LISTED RECORDS:
▼
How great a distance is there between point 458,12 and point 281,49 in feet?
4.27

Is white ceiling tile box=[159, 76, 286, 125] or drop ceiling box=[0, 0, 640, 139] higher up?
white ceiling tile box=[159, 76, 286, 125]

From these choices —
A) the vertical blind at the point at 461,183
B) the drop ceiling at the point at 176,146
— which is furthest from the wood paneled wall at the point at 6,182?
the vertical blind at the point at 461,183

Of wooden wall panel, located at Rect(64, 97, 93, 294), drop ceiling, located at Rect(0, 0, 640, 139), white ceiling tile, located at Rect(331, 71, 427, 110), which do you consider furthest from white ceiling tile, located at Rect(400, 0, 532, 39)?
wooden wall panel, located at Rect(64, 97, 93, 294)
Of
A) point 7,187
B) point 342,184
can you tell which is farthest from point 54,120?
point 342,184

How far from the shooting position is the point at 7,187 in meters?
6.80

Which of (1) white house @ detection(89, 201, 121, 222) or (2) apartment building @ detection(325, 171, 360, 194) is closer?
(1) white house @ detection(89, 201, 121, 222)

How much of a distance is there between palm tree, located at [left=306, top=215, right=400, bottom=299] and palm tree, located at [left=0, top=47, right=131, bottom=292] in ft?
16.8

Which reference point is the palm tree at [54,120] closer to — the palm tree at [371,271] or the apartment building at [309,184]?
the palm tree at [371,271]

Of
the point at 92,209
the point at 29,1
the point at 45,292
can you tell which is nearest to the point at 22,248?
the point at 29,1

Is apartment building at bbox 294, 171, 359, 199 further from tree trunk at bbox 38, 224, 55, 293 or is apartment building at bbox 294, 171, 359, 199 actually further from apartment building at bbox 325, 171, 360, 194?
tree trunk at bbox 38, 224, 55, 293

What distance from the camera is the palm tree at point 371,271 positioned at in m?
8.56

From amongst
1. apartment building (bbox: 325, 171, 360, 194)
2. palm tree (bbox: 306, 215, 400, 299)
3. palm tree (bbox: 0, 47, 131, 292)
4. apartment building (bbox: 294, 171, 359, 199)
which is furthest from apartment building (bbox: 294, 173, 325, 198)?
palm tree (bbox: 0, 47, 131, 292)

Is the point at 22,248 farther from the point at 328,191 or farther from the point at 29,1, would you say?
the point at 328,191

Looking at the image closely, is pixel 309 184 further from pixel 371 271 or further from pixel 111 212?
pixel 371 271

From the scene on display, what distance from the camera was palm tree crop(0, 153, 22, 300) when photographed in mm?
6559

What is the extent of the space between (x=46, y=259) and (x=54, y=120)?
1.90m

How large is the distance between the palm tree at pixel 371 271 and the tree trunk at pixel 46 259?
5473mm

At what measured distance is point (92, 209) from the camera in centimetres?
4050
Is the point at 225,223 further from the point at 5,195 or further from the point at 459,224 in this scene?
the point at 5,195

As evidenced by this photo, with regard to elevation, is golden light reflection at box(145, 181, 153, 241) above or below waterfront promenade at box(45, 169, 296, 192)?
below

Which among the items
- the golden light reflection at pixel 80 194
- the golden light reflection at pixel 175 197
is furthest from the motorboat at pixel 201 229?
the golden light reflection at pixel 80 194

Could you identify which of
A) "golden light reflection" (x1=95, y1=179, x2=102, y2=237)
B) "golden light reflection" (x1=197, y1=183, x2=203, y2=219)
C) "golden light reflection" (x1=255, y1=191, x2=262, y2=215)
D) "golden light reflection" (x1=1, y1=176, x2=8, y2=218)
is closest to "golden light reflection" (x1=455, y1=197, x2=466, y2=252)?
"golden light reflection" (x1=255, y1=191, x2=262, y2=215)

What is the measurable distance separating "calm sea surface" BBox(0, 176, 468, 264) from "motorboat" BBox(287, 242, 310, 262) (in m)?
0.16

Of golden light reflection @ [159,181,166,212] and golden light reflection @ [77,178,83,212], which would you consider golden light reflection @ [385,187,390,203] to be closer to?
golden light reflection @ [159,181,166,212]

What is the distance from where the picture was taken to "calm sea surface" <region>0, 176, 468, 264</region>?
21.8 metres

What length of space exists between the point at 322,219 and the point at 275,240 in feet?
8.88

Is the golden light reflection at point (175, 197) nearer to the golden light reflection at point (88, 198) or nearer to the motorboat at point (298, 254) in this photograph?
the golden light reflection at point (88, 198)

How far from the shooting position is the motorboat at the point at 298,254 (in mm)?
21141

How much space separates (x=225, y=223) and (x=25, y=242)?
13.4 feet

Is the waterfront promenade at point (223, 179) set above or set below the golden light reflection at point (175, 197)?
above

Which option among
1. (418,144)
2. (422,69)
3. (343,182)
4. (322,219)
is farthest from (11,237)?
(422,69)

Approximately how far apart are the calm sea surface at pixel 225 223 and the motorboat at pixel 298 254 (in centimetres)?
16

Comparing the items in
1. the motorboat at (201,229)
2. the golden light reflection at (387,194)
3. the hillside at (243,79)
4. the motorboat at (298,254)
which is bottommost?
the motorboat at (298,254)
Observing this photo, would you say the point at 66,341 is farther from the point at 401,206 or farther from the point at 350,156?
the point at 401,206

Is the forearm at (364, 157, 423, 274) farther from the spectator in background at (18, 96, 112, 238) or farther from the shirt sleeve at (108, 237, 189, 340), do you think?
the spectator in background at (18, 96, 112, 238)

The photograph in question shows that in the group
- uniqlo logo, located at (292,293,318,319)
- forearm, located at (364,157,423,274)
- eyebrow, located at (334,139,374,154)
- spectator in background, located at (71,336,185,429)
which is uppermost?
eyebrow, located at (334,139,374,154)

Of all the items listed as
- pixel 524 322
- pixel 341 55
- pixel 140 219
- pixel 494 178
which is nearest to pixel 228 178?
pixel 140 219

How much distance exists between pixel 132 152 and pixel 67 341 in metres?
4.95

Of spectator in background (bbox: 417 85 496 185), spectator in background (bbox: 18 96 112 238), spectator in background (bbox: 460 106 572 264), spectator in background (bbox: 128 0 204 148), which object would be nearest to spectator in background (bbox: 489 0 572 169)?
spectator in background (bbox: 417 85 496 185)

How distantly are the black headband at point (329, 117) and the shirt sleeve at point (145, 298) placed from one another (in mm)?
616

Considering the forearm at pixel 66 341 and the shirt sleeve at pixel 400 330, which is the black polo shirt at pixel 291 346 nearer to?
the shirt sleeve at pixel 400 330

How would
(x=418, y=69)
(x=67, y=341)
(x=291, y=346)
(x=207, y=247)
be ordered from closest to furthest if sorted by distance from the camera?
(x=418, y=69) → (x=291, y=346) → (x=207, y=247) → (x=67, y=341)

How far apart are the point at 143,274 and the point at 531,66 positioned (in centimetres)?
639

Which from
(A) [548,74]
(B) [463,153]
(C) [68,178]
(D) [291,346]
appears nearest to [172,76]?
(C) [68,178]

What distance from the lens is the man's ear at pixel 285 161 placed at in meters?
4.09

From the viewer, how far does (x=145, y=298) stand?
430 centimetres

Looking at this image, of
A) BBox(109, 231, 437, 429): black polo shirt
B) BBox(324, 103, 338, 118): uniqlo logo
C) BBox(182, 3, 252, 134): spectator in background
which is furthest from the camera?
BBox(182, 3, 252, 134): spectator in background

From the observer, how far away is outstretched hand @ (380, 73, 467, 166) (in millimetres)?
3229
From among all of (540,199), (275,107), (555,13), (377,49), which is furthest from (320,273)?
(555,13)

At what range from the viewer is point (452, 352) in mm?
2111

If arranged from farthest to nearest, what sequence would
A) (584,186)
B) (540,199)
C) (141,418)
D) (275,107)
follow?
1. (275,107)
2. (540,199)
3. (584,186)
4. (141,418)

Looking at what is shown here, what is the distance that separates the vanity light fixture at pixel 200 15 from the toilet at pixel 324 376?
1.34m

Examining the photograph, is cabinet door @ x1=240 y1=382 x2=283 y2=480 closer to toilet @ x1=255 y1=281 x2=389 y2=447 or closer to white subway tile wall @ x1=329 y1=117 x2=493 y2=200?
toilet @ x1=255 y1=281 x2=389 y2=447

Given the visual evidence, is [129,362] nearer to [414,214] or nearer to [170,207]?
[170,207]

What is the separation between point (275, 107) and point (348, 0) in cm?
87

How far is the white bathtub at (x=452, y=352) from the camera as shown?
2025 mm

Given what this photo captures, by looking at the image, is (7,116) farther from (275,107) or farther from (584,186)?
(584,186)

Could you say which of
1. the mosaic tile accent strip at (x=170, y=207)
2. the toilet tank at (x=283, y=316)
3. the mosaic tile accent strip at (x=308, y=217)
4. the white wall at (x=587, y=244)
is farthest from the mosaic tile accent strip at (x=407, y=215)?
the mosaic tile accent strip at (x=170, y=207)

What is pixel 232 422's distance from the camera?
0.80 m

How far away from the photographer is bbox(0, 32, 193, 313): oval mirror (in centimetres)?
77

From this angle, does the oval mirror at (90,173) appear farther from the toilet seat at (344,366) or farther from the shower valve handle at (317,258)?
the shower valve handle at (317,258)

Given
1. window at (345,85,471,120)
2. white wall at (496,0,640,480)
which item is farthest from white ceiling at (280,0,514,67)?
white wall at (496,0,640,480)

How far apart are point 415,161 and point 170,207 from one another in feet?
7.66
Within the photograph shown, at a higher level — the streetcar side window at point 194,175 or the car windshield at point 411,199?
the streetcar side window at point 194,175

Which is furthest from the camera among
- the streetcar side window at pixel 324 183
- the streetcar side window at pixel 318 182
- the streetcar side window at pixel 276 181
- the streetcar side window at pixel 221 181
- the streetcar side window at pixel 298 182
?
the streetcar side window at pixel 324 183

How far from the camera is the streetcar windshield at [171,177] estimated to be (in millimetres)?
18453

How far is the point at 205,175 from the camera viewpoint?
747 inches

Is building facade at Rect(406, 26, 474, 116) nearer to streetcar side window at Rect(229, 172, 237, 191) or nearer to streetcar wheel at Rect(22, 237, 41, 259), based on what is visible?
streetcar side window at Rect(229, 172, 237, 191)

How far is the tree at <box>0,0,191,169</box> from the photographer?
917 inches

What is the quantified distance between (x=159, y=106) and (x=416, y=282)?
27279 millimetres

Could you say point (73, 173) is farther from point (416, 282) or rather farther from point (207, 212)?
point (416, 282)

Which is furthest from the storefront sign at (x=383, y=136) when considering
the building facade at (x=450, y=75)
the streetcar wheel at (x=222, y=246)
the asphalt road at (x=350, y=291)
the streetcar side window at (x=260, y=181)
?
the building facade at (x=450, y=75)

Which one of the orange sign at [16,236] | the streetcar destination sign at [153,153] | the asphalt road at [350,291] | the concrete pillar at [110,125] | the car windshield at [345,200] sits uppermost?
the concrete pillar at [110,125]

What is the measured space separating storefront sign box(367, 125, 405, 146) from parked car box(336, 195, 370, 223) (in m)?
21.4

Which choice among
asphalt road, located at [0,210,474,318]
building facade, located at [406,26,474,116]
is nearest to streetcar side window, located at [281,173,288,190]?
▲
TO DO: Your task is to reproduce, exactly and exclusively, the lines from the one holding "Which one of" through the final line of the listing.

RESULT:
Which one of the orange sign at [16,236] | the streetcar destination sign at [153,153] | the asphalt road at [350,291] | the concrete pillar at [110,125] | the car windshield at [345,200] sits uppermost?
the concrete pillar at [110,125]

What is the measured space separating storefront sign box(367, 125, 405, 146) from parked car box(336, 195, 370, 223) (in m)?
21.4

Which choice among
asphalt road, located at [0,210,474,318]
building facade, located at [406,26,474,116]
is nearest to streetcar side window, located at [281,173,288,190]?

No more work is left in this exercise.